Texto mostrado
Niño pregunta a Siri si elegir fútbol o videojuego como reflejo de la dificultad de tomar decisiones en la era digital.

¿Explorar o mirar?

La tecnología nos acompaña en prácticamente todos los ámbitos de la vida cotidiana. Niños y adolescentes la utilizan en casa, en el colegio, en sus ratos de ocio… Más allá de cuanto puedan señalar sus defensores o sus detractores, la realidad es que el uso de las pantallas es un ejercicio íntimo, solitario y, casi siempre, pasivo. No comparte espacio físico con otros; ocurre en la habitación, en el sofá o en cualquier rincón, sin interacción física ni afectiva (o al menos, sin la riqueza afectiva y emocional de la presencia real).

Chicos y chicas crecen rodeados de aplicaciones, asistentes y personajes virtuales que les dicen qué hacer, cómo vestirse o qué les debería gustar. Lo que en principio puede parecer una ayuda, entraña el riesgo de que terminen delegando poco a poco la capacidad de decidir… sin haber tenido ocasión siquiera de enfrentarse a esas experiencias por sí mismos.

La teoría necesita de la práctica

El aprendizaje experiencial es el verdadero manual práctico de la vida. No basta con acumular información teórica: los niños necesitan vivir sus propias experiencias. Tradicionalmente, el desarrollo infantojuvenil se ha basado en la práctica: equivocarse, arriesgarse, ensuciarse, caerse y volver a intentarlo. De esas vivencias, con sus correspondientes emociones, surge el aprendizaje de vida y, con ello, la capacidad de elegir en base a la razón y la emoción.

Datos guardados

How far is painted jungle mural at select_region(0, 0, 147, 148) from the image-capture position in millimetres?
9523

Consignas
1. Indica si cada afirmación coincide con el texto sobre los niños y la tecnología, con sí o no y las palabras del texto que lo deciden, citadas literalmente: (a) el uso de las pantallas es casi siempre pasivo; (b) basta con acumular información teórica; (c) los niños crecen rodeados de asistentes que les dicen cómo vestirse.
2. Prosigue el texto sobre los niños y la tecnología a partir de su última frase.

Respuestas
1.
(a) Sí: «el uso de las pantallas es un ejercicio íntimo, solitario y, casi siempre, pasivo».
(b) No: «No basta con acumular información teórica».
(c) Sí: «Chicos y chicas crecen rodeados de aplicaciones, asistentes y personajes virtuales que les dicen qué hacer, cómo vestirse o qué les debería gustar».

2.
Cada pequeña elección —desde qué juguete llevar al parque, hasta qué actividad extraescolar elegir o cómo organizar un plan familiar— entrena su razonamiento y sus emociones.

El peligro de que decidan por ti

El exceso de pantallas convierte a los niños en espectadores de la vida ajena. En lugar de actuar, asumen lo que otros dicen haber sentido, lo que un influencer asegura que pasó o cómo reaccionó alguien ante una situación que quizá ellos nunca vivirán. Si siempre dejamos que decidan otros —sean adultos bienintencionados, algoritmos o personajes digitales—, corremos el riesgo de que se adentren en la adultez sin haber ejercitado su pensamiento crítico ni su autonomía.

La pregunta que debieran aprender a hacerse no es «¿Qué haría otro en mi lugar?», sino «¿Qué quiero hacer yo»?

Y es imposible plantearse esa pregunta si no has tenido la posibilidad real —en el mundo real y con seres humanos de carne y hueso— de saber qué es lo que quieres.